Nature de la demande et contexte
[2] Mme Alexiss Rusnak (la requérante) a présenté une demande de réexamen le 11 septembre 2020. Elle demande au Conseil de réexaminer le refus opposé par le greffier de traiter une plainte pour représailles liée à la santé et à la sécurité, qu’elle a déposée en août 2020 en vertu de la partie II (Santé et sécurité au travail) du Code.
[3] Afin de bien comprendre l’affaire, le Conseil doit résumer brièvement les événements qui ont mené à la présente demande. Le Conseil souligne par ailleurs que la partie II du Code a été modifiée le 1er janvier 2021 par la substitution du terme « chef » (chef de la conformité et de l’application) au terme « ministre » (ministre du Travail).

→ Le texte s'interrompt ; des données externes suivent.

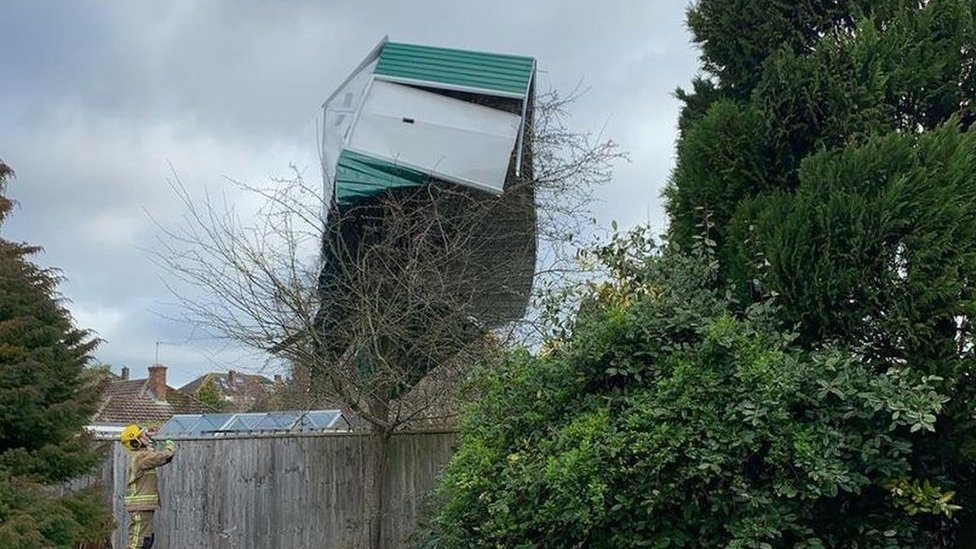 Shed in tree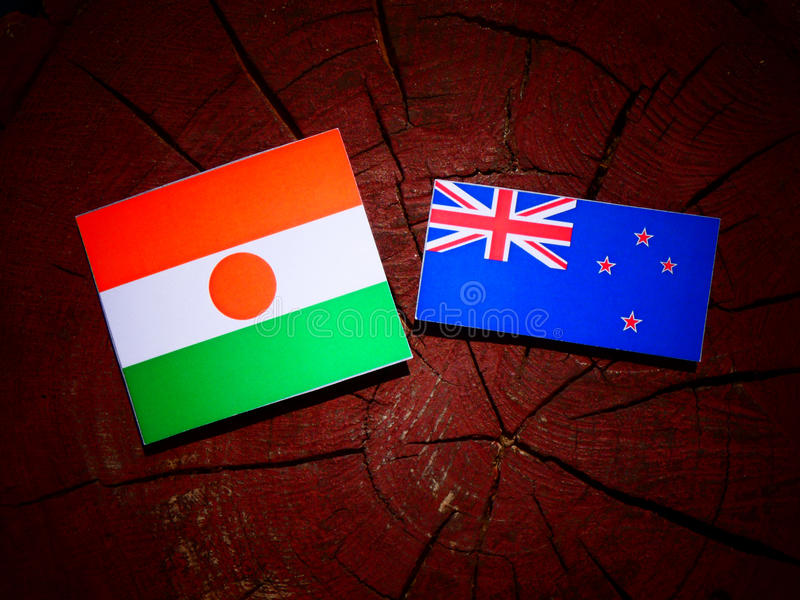 Niger flaga z Nowa Zelandia flaga na drzewnym fiszorku odizolowywającym obraz stock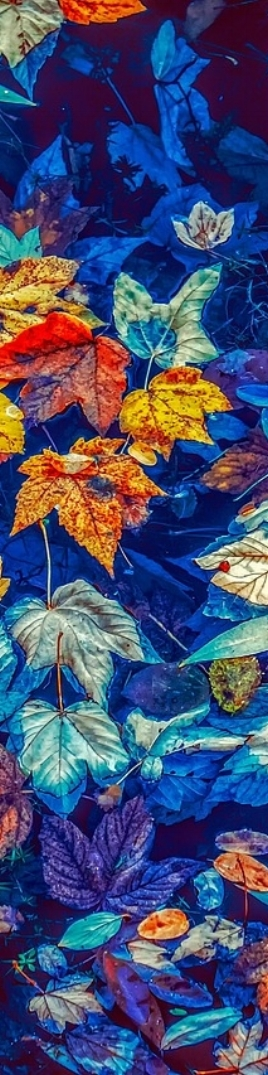fall-leaves-3744649_1280.jpg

Étant donné que les faits de la présente affaire se sont produits avant l’entrée en vigueur de ces changements, le Conseil emploiera la terminologie qui était en usage avant le 1er janvier 2021.
[4] Le 5 novembre 2019, Mme Rusnak a exercé un refus de travailler en vertu du paragraphe 128(1) du Code, dans le cadre de ses fonctions à Affaires mondiales Canada. L’affaire a été transmise au Programme du travail d’Emploi et Développement social Canada, et un délégué officiel de la ministre (le délégué de la ministre) a mené une enquête sur le refus de travailler.
[5] Le 22 janvier 2020, le délégué de la ministre a communiqué une décision dans laquelle il concluait qu’il n’y avait pas de danger et que Mme Rusnak ne pouvait donc maintenir son refus de travailler. Le 28 janvier 2020, Mme Rusnak a présenté une demande pour interjeter appel de cette décision au Conseil en vertu du paragraphe 129(7) du Code. Cette demande d’appel, visant la décision concluant à l’absence de danger, a été transmise au Conseil aux fins de son examen (dossier du Conseil no 033522-C).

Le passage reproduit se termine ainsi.